Dark
Light

De Spaanse Inquisitie

13 minuten leestijd
Veroordeelden door de Inquisitie - Eugenio Lucas Velázquez
Veroordeelden door de Inquisitie - Eugenio Lucas Velázquez

Er zijn maar weinig onderwerpen uit de Spaanse historie die zoveel aandacht hebben gekregen van geschiedschrijvers als de Inquisitie en de Limpieza de sangre, het streven naar raszuiverheid. Onderwerpen gerelateerd aan het katholicisme in Spanje zoals dat vorm kreeg in de reconquista, de eeuwenlange strijd van christelijke koningen tegen de Moren. Daarbij ging het om de positie die minderheden als joden, islamieten en bekeerlingen tot het christendom innamen in de zich uitbreidende christelijke rijken.

Joden in Spanje

Hoelang er al joden op het Iberisch schiereiland wonen, staat niet onomstotelijk vast, maar in de Bijbel (Ezechiël 27:12), wordt gewag gemaakt van contacten met de stad Tarsis ofwel Tartessos, dat een belangrijke handelspost was in het tweede millennium voor Christus. Het eerste echte bewijs van de aanwezigheid van joden in Spanje dateert uit het begin van de vierde eeuw tijdens de Romeinse overheersing. Tijdens het concilie van Elvira, het eerste christelijke concilie op Spaanse bodem, werd in een aantal canons blijk gegeven van het bestaan van joodse gemeenschappen. Het zouden gemeenschappen zijn geweest die een dusdanige geloofsijver aan de dag legden, dat het judaïsme gezien werd als een concurrent van het christendom, toen overigens nog geen staatsgodsdienst in het Romeinse imperium. In deze canons werd bepaald dat het christenen verboden was om te huwen met joden, aan joden eigendommen te vermaken, overspel te plegen met een joodse vrouw en zelfs om als christen aan één tafel te zitten met joden. Dit alles op straffe van langdurige of eeuwige excommunicatie.

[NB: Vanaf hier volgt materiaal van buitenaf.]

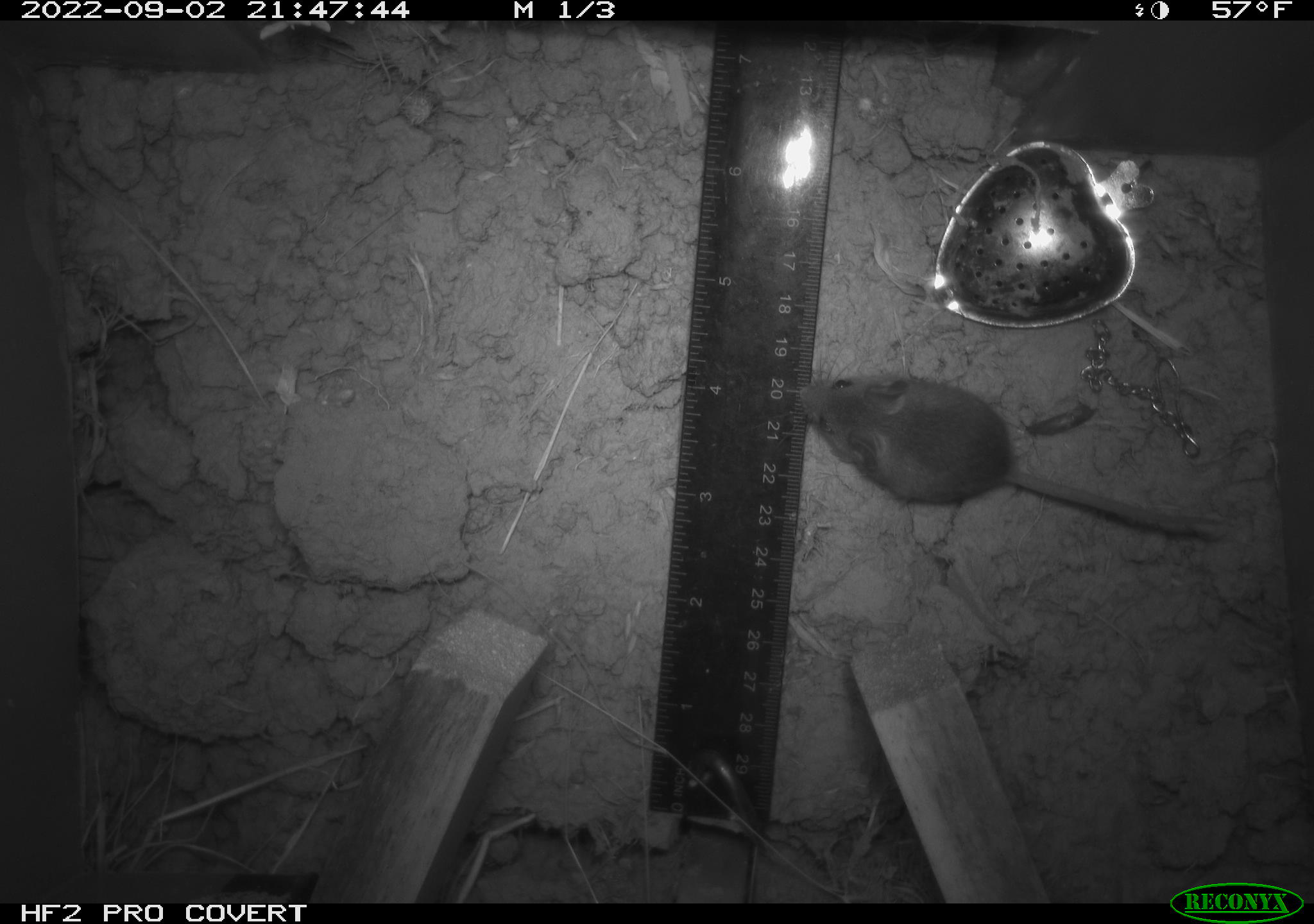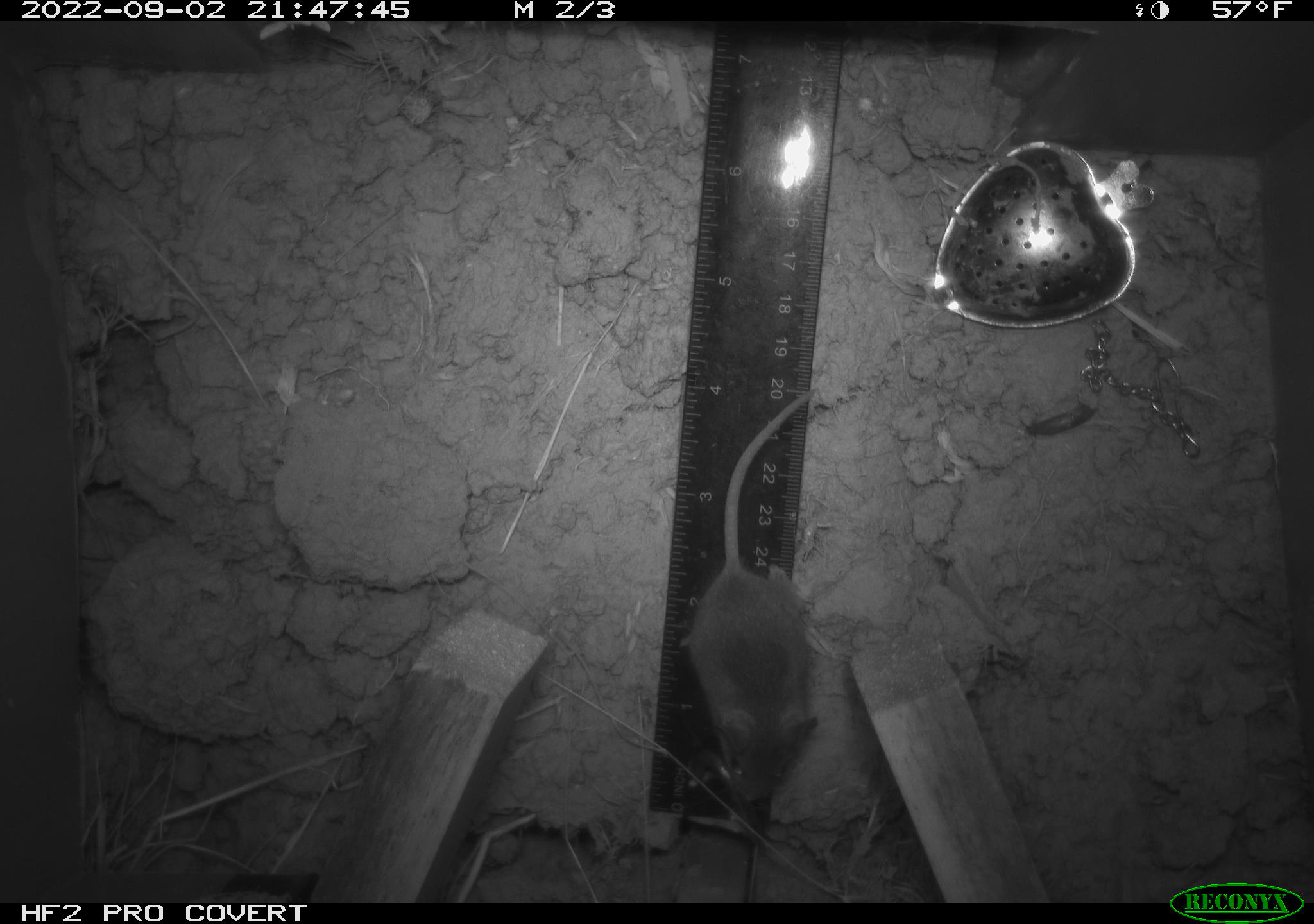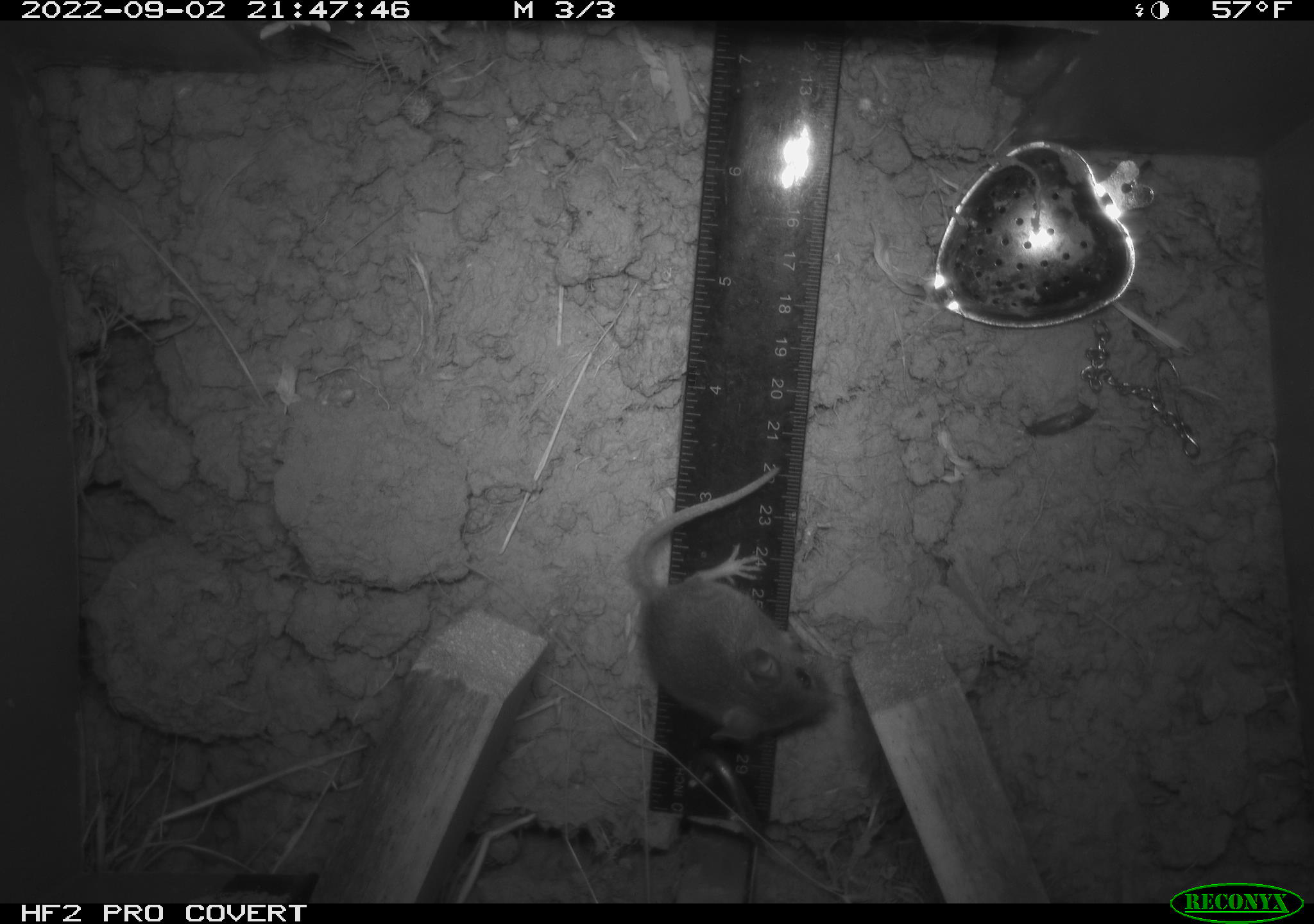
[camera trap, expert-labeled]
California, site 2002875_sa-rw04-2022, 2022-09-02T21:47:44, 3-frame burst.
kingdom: Animalia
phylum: Chordata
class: Mammalia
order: Rodentia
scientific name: Rodentia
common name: mouse species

Bekering van Reccared I, schilderij van Muñoz Degrain
Bekering van Reccared I, schilderij van Muñoz Degrain

Toen in de loop van de vijfde eeuw de Visigoten bezit namen van het Iberisch schiereiland, verbeterde aanvankelijk de situatie van de joden. De Visigoten hingen het arianisme aan, een variant van het christendom dat relatief tolerant stond ten opzichte van de joodse religie. Dat veranderde met de bekering van koning Reccared, die zich na zijn troonsbestijging in 586 bekeerde tot het rooms-katholicisme en pogingen deed om al zijn onderdanen tot het ‘ware’ geloof te bekeren, goedschiks of kwaadschiks. Tot aan het eind van de Visigotische overheersing werd de druk op de joden om zich te laten dopen opgevoerd en velen bekeerden zich: de conversos. Koning Recesvinto, die regeerde rond 660, bepaalde zelfs dat joden die de wetten van het koninkrijk overtraden, gestenigd of levend verbrand zouden worden. Later, tijdens het concilie van Toledo in 694 veroordeelde koning Égica alle joden en conversos tot het slavendom.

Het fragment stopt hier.